━━ Provided passage ━━
Secondly, sin did not enter the world through Adam as the Bible claims (Romans 5:12) because it was present at Satan’s fall. Furthermore, death could not be the result of sin if death was already in the world.

Thirdly, the death penalty for (Romans 6:23) sin makes no sense when death preceded Adam’s sin.

Fourthly, if sin and death preceded Adam, then Jesus dying to pay the wages of sin for man seems pointless.

I grew up as a poor preacher’s kid. The greatest lesson my dad ever taught me was that the Bible was true and faithful even when it is difficult to understand. Whether we understand it completely or not, we can trust it to be true. God’s Word does not need to be reconciled to man’s way of thinking. Man’s thinking needs to be reconciled to God’s Word. “For my thoughts are not your thoughts, neither are your ways my ways, saith the LORD. For as the heavens are higher than the earth, so are my ways higher than your ways, and my thoughts than your thoughts” (Isaiah 55:8-9). Later on, the Apostle Paul says something very similar. “Because the foolishness of God is wiser than men; and the weakness of God is stronger than men” (1 Corinthians 1:25). Gap theorists forget this principle; they sway to the “strength” of fallen men rather than hold fast to the “foolishness” of the pure Word of God.
━━━
━━ Dataset extract ━━
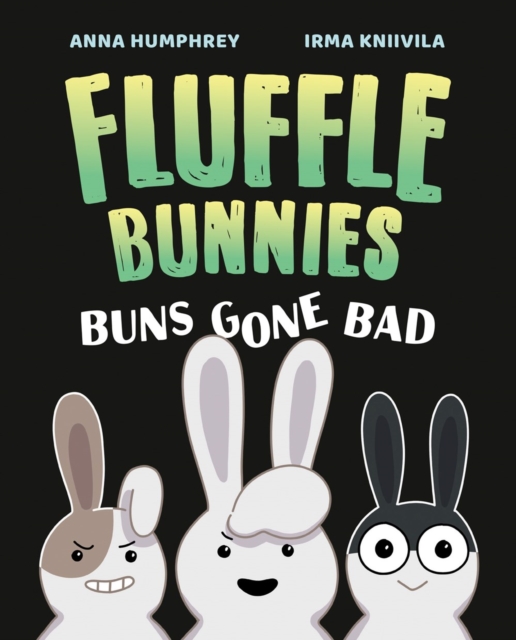 Buns Gone Bad (fluffle Bunnies, Book #1), Paperback / softback Book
━━━
» Exercise requirements:
**A.** List every Bible reference cited in the passage on gap theory, giving each exactly as it appears.
**B.** For each statement below, say yes or no depending on whether it agrees with the passage on gap theory, and quote the words that decide it.
(i) The writer grew up as a wealthy preacher's kid.
(ii) God's Word needs to be reconciled to man's way of thinking.
(iii) The writer credits the Apostle Paul with saying something similar to the quoted verses from Isaiah.

» Set of answers:
**A.**
Romans 5:12
Romans 6:23
Isaiah 55:8-9
1 Corinthians 1:25

**B.**
(i) No. "I grew up as a poor preacher’s kid."
(ii) No. "God’s Word does not need to be reconciled to man’s way of thinking."
(iii) Yes. "Later on, the Apostle Paul says something very similar."